§ **Data for review**
************

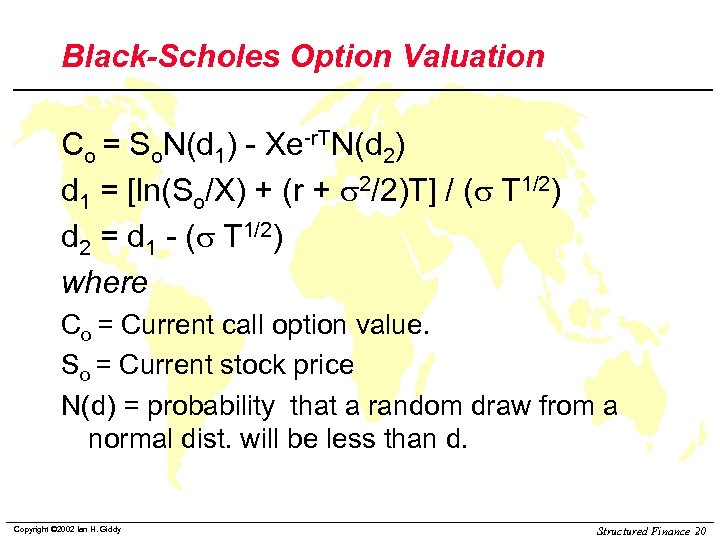 Black-Scholes Option Valuation

$C_o = S_oN(d_1) - Xe^{-rT}N(d_2)$

$d_1 = [\ln(S_o/X) + (r + \sigma^2/2)T] / (\sigma T^{1/2})$

$d_2 = d_1 - (\sigma T^{1/2})$

where

$C_o$ = Current call option value.

$S_o$ = Current stock price

N(d) = probability that a random draw from a normal dist. will be less than d.

Copyright ©2002 Ian H. Giddy

Structured Finance 20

************

§ **Try it**
A faithful copy of all the lines above is needed, with the pictures omitted.

§ **Result of the task**
 Black-Scholes Option Valuation

$C_o = S_oN(d_1) - Xe^{-rT}N(d_2)$

$d_1 = [\ln(S_o/X) + (r + \sigma^2/2)T] / (\sigma T^{1/2})$

$d_2 = d_1 - (\sigma T^{1/2})$

where

$C_o$ = Current call option value.

$S_o$ = Current stock price

N(d) = probability that a random draw from a normal dist. will be less than d.

Copyright ©2002 Ian H. Giddy

Structured Finance 20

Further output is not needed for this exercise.